Provided text:
◇ ◇ ◇

By chapter 13 of Luke, today’s Act 3 Gospel, Jesus is still in the middle of his ministry, but he has done enough to get Herod’s attention. Herod was the proxy king of Israel on behalf of the Romans, and believe me, Herod knows what will happen if things are not locally well-managed. He had already killed that upstart John-the-Baptist, and now his attention was focused on Jesus, and that means the threat of violent death.
But look how Jesus responds to Herod. He doesn’t say "Tell that fox that I am raising an army to destroy him" or "Tell that fox I am building a wall to keep him out." He doesn’t answer the threat of violence with more violence. Rather, he says "Tell that fox I’m casting out demons and curing". The invitation to Herod might be that Herod has a demon of his own that needs casting… he might have an illness that needs a cure. This is what it is like when God is dwelling with us… this is covenant promise in action. There is healing, fixing hearts, restoring health, life, and relationship. Jesus is realistic… he knows that some of the very people he is working through will be among the ones who will kill him in Jerusalem… they are part of the problem. "How often have I desired to gather your children together as a hen gathers her brood under her wings, and you were not willing!" Hens will gather their brood under their bodies in the presence of danger. There have been barnyard fires where the smoking body of a dead hen was found with live chicks beneath her. One of the things about Jesus’ death on the cross is that it is as though God was being punished for having violated the covenant. When that smoke pot and flaming torch passed through that covenant ceremony, perhaps God was suggesting "being like these carcasses is what might happen to me when I come to dwell among people". There are some who will say that Jesus took Israel’s covenant punishment FOR them, but I don’t hear a tone of "I’ll take the fire that you chicks deserve" in Jesus’ voice... that’s not why hens gather their brood. Rather, I hear a tone of love, and a tone of lament that the people did not recognize the time of God’s coming or the danger that they were in. I hear the voice of an innocent scapegoat for the first time in history. I hear a voice saying, "I’ll take the worst that you can bring and I will shield and protect you with my own body because I love you, even if you don’t think you need either protection OR love… and that won’t be the end of the story… there will be resurrection." That’s what covenant love looks like in action… like a hen covering her brood.

◇ ◇ ◇

Recorded information:
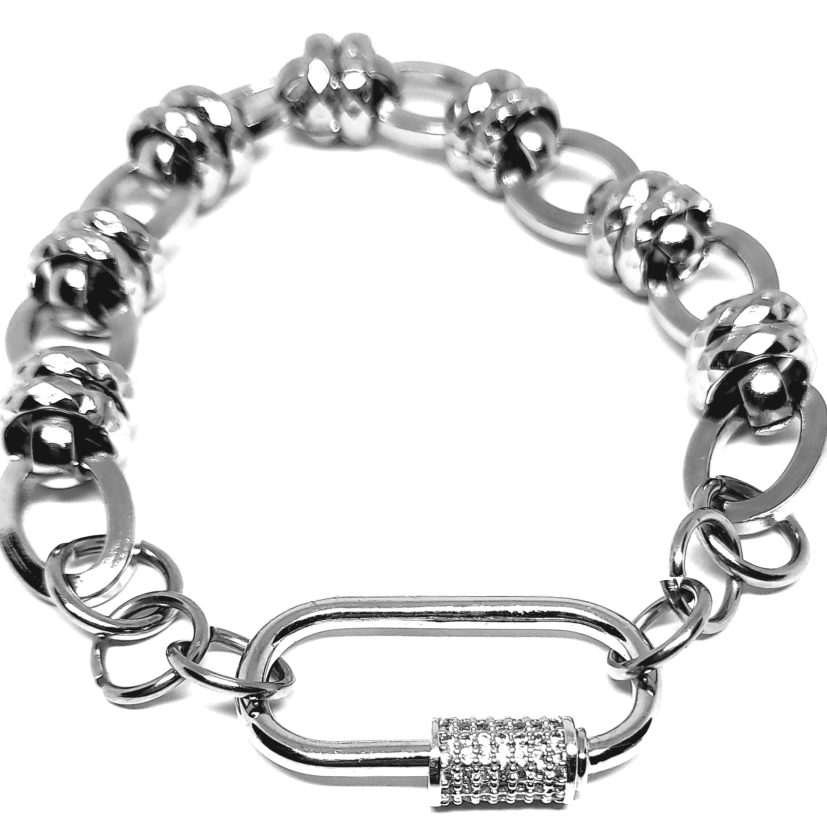 Pulseira Padlock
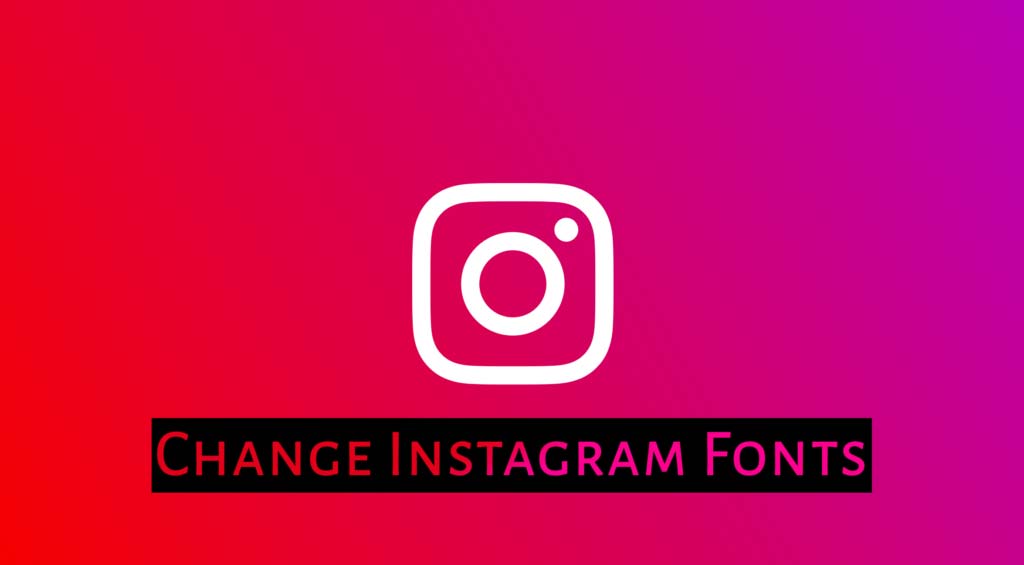 This is How to Change Font Style on Instagram Caption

◇ ◇ ◇

Activity: Can you carry on the reflection on Jesus' reply to Herod in Luke 13, the one above the lines, picking up right after its last sentence?

Exercise result:
In Philippians, Paul tells us how to improvise. "Join in imitating me, and observe those who live according to the example you have in us". Paul is a great example of improv… there is no script for him. In fact, he’s writing the first scripts about Act 3! Paul is thoroughly Jewish… totally steeped in the scriptures of Acts 1 and 2. And yet, something happened in Act 3 that changed everything. He is faithful to what he knows from Acts 1 and 2 as transformed by Jesus, and in the light of what he thinks is in store for Act 5. He knows that hearts and heads and hands are being transformed by the Holy Spirit, the power that also enables Christ to make all things subject to himself. We know that too.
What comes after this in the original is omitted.